Selon la justesse expressive, un mi bémol, par exemple, dans l'accord do-mib-sol, n'est pas le même que
dans la suite des sons : do-mib-ré, où la tendance résolutive du mib joue pleinement. Tous les vrai artistes,
parmi les violonistes et les violoncellistes, par exemple, pratiquent cette justesse, parfois même
inconsciemment. En quoi la justesse expressive diffère-t-elle de la justesse naturelle, au point de vue du
nombre des vibrations ? Prenons un sonomètre (…).Plaçons des chevalets de manière à obtenir, sur
différentes cordes, le fa dièse et le sol bémol. Ces deux sons, d 'après la justesse naturelle, sont distants
l'un de l'autre d'un neuvième de ton. Déplaçons le fa dièse vers le haut et le sol bémol vers le bas, en
doublant l'écart entre les deux. Nous obtenons ainsi un beau fa dièse, dont la tendance résolutive vers le
haut est plus caractérisée que le fa dièse naturel, tout en satisfaisant l'oreille.
Edgar Willems « les bases psychologiques de la pédagogie musicale »
On accorde communément à la solmisation la propriété de favoriser la justesse. La
considération précédente met en évidence une des explications : en rapportant tout
exemple musical au modèle simple de l'échelle diatonique première, la solmisation facilite
notre justesse expressive en rendant plus évidente et plus sensible la compréhension des
attractions, parfois embrouillées par un contexte tonal chargé en altérations.
10
Attraction et hiérarchie rythmique
Le jeu des attractions qui a été précédemment décrit pour les hauteurs tonales et les pôles
harmoniques peut donner lieu à une lecture similaire des phénomènes rythmiques. La
hiérarchie décrite autour de la tonique se construit rythmiquement à différentes échelles,
autour de la perception de la pulsation, de la mesure, de la carrure, et de la construction
formelle (d'essence rythmique, elle aussi). Éléments rythmiques, mélodiques et
harmoniques ne peuvent d'ailleurs pas se penser séparément, ces phénomènes jouant
conjointement sur les attentes de l'auditeur, leur création puis leur assouvissement. Mon
professeur d'écriture avait l'habitude de répéter que la plupart des règles d'harmonie sont
d'ordre rythmique.
Relation rythmique
Le rythme fonctionne autant que les hauteurs de manière relative : un rythme n'est rien en
temps que tel, c'est dans la relation aux autres rythmes qu'il se définit. Cette
interdépendance est comparable au phénomène de relation mélodique à l'origine de la
notion de mélodie.
Pédagogiquement, cette constatation comporte une implication de premier ordre : nous ne
travaillons pas les rythmes en temps que tels, mais en relation avec leur environnement.
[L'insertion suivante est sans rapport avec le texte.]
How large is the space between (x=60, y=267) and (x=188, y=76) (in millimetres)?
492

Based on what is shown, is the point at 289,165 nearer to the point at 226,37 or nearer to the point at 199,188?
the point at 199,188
Après avoir abondamment étudié une figure de rythme, le professeur peut réaliser que la
classe est en échec devant le même rythme présenté dans un contexte différent. Le travail
rythmique demeure peu efficace si il n'est pas construit dans la relation.
Par exemple
• Travailler la blanche prend sens par rapport à la noire.
• Affermir la perception du temps par contraste avec le contre-temps.
• Pour l'étude du rythme « deux croches », selon la place et l'environnement, chaque
situation donne une autre perception de « deux croches » qui doit être travaillée
spécifiquement avant de pouvoir espérer atteindre une autonomie et une confiance
suffisante pour être capable s'adapter à toute nouvelle situation. Quel rythme avant,
après, quel tempo, quel dynamique, quel timbre, quel accompagnement.... ? Quel
type de compétence est attendue : lire, imiter, reconnaître, déchiffrer, inventer ?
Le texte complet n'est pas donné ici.